Carbon and nitrogen stable isotopic analysis further supports this biological degradation mechanism of the original cyanobacteria within the palisade sinter. The increase in nitrogen isotope fractionation (δ¹⁵N) by 3–5‰ toward the sinter interior is typically observed when the primary organic matter has been degraded by heterotrophs that operate by aerobic respiration, increasing a trophic level (Minagawa and Wada, 1984; Adams and Sterner, 2000; Steffan et al., 2015), confirming the presence of heterotrophic communities as shown from our DNA community analysis (Fig. 9). On the other hand, the increase in δ¹³C by 8–10‰ from the rim to the interior (8–10 mm apart; Fig. 2a) can be explained by selective preservation of specific organic carbon pools (Macko and Estep, 1984; Fry and Sherr, 1989).

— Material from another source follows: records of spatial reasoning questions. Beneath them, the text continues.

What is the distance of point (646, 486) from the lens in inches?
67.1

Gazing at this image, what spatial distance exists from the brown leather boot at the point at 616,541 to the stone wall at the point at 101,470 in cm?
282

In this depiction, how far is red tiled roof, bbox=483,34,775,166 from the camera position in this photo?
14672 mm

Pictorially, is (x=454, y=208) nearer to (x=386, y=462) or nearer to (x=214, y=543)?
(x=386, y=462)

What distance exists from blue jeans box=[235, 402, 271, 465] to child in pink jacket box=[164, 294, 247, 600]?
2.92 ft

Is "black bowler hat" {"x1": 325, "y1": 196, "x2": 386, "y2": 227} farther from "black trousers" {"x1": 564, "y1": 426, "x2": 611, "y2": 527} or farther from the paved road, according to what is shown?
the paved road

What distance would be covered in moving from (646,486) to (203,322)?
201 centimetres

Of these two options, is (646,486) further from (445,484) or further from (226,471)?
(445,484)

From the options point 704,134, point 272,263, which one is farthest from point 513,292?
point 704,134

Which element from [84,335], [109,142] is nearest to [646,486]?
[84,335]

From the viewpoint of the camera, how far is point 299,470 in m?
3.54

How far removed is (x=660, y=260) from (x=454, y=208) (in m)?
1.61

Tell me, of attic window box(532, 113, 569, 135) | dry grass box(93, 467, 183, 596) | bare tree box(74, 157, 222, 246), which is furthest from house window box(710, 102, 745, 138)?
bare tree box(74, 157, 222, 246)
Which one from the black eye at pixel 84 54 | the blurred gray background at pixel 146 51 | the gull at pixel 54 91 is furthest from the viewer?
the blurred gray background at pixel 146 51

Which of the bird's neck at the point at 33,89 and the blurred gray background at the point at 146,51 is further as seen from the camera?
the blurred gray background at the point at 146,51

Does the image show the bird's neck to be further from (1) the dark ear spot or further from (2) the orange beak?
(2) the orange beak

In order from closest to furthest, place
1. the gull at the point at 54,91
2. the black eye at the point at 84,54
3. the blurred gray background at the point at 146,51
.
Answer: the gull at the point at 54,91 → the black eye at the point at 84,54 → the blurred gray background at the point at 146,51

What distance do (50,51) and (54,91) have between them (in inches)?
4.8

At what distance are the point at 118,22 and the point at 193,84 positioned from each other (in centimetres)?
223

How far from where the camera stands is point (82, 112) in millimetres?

Cyanobacterial sugar biosynthesis (leading to the production of EPS and sheaths) has been found to incorporate less of the lighter carbon ¹²C in comparison to the biosynthesis of lipids and other inner cellular organics (van Dongen et al., 2002; van der Meer et al., 2003). Our observations showed that the inner-sheath cellular organics of the original cyanobacteria have been rapidly degraded by aerobic heterotrophy (Figs. 6 and 7), which supports the idea that these isotopically lighter carbon components are preferentially being consumed and respired. Heavier organic carbon contained within the sheath structure appears to be protected by silicification, suggesting that the preservation of sheaths should further increase δ¹³C, leading to the 8–10‰ rise observed in our samples. Overall, these trends of rapid changes in carbon and nitrogen isotope signals record an ecological shift in the biological communities and could be used as a diagnostic tool in studying palisade sinter deposits.